Text for analysis –
Start of Block
Location

Rochester, Minnesota

Contact

Sohn.Sunghwan@mayo.edu

SUMMARY

Sunghwan Sohn, Ph.D., has expertise in mining large-scale electronic health records (EHRs) to unlock unstructured and hidden information through natural language processing (NLP) and machine learning techniques. Dr. Sohn develops strategies for the best use of informatics, ranging from precision medicine to population health, in order to achieve better solutions for people.

Focus areas

  • Information extraction and normalization. Dr. Sohn applies NLP techniques to extract unstructured medical concepts from clinical narratives and map them to standard forms. This technique facilitates clinical research and allows seamless information exchange across healthcare institutions.
  • Computational phenotyping. Dr. Sohn develops and implements artificial intelligence (AI) algorithms to automatically determine specific medical conditions such as asthma, peripheral artery disease, abdominal artery aneurysm, prosthetic joint infection, falls and delirium. He analyzes various EHRs to allow large-scale epidemiological studies.
  • People's characterization toward precision population health. Dr. Sohn analyzes individuals' health trajectories from longitudinal EHRs, providing a crucial perspective on precision population health. This approach helps discern patterns and trends in people's health over time. These patterns and trends offer insights into disease progression, treatment responses and potential risk factors for specific populations such as progression and risk factors for Alzheimer's disease and related dementias. By leveraging AI-powered EHR data analytics, Dr. Sohn improves people's outcomes and enhances population health by identifying broader health determinants.
End of Block
Exercise tasks –
A - According to the profile, which medical conditions do Dr. Sohn's AI algorithms determine automatically?
B - Copy the profile word for word from "Rochester, Minnesota" to "across healthcare institutions.".
The data after this is separate material and has no connection to the profile.

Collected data
Start of Block
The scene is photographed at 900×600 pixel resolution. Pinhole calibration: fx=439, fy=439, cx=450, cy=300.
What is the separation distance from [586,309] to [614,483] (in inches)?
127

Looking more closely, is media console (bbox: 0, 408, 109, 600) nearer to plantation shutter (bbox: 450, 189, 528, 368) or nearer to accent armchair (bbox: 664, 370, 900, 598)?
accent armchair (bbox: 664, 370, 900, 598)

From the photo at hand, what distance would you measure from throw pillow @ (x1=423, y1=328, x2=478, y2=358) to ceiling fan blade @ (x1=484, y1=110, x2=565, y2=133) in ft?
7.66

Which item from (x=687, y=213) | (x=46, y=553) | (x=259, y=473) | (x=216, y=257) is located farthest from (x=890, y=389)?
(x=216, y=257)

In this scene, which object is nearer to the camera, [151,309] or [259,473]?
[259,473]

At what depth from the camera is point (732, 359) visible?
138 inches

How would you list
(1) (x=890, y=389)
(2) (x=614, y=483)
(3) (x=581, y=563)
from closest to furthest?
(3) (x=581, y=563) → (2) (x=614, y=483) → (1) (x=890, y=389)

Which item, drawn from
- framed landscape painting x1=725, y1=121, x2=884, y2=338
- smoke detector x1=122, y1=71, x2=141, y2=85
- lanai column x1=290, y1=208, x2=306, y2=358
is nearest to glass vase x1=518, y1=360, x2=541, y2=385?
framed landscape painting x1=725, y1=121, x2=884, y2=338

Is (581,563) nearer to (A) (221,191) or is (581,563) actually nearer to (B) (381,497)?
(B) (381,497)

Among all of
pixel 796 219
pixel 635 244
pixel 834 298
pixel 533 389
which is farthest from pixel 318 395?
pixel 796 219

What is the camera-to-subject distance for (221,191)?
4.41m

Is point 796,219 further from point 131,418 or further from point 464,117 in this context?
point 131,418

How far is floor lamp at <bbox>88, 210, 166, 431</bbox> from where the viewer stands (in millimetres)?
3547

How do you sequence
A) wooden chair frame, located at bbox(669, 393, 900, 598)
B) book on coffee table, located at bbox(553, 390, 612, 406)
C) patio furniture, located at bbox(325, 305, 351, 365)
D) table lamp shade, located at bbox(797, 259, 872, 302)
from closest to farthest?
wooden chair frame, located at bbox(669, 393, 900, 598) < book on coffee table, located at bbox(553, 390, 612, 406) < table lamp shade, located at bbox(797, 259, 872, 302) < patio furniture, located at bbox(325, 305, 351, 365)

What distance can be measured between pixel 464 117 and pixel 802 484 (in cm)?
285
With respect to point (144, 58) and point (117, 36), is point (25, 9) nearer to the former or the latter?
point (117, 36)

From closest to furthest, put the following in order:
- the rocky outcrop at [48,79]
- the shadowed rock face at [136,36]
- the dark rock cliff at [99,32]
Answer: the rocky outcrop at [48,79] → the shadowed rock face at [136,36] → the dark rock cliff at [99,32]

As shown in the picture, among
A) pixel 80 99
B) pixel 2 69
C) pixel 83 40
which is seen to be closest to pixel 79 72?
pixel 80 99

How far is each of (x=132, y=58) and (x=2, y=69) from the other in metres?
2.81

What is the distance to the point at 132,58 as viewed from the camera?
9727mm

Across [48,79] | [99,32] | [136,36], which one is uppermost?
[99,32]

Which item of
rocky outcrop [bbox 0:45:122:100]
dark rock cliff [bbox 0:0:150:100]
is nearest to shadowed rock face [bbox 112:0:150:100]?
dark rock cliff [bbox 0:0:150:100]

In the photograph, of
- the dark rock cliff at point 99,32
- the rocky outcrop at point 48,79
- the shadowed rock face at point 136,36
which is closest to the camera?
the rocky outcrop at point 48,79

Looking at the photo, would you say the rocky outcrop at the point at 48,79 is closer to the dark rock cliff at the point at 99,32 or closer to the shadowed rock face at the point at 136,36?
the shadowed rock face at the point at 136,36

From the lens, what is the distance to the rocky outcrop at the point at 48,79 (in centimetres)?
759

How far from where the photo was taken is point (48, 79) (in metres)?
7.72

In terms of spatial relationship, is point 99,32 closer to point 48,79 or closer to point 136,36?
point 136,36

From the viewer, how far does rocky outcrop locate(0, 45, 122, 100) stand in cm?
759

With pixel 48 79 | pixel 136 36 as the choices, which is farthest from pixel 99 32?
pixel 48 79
End of Block
Task-by-task results –
A - Asthma, peripheral artery disease, abdominal artery aneurysm, prosthetic joint infection, falls and delirium.

B -
Rochester, Minnesota

Contact

Sohn.Sunghwan@mayo.edu

SUMMARY

Sunghwan Sohn, Ph.D., has expertise in mining large-scale electronic health records (EHRs) to unlock unstructured and hidden information through natural language processing (NLP) and machine learning techniques. Dr. Sohn develops strategies for the best use of informatics, ranging from precision medicine to population health, in order to achieve better solutions for people.

Focus areas

  • Information extraction and normalization. Dr. Sohn applies NLP techniques to extract unstructured medical concepts from clinical narratives and map them to standard forms. This technique facilitates clinical research and allows seamless information exchange across healthcare institutions.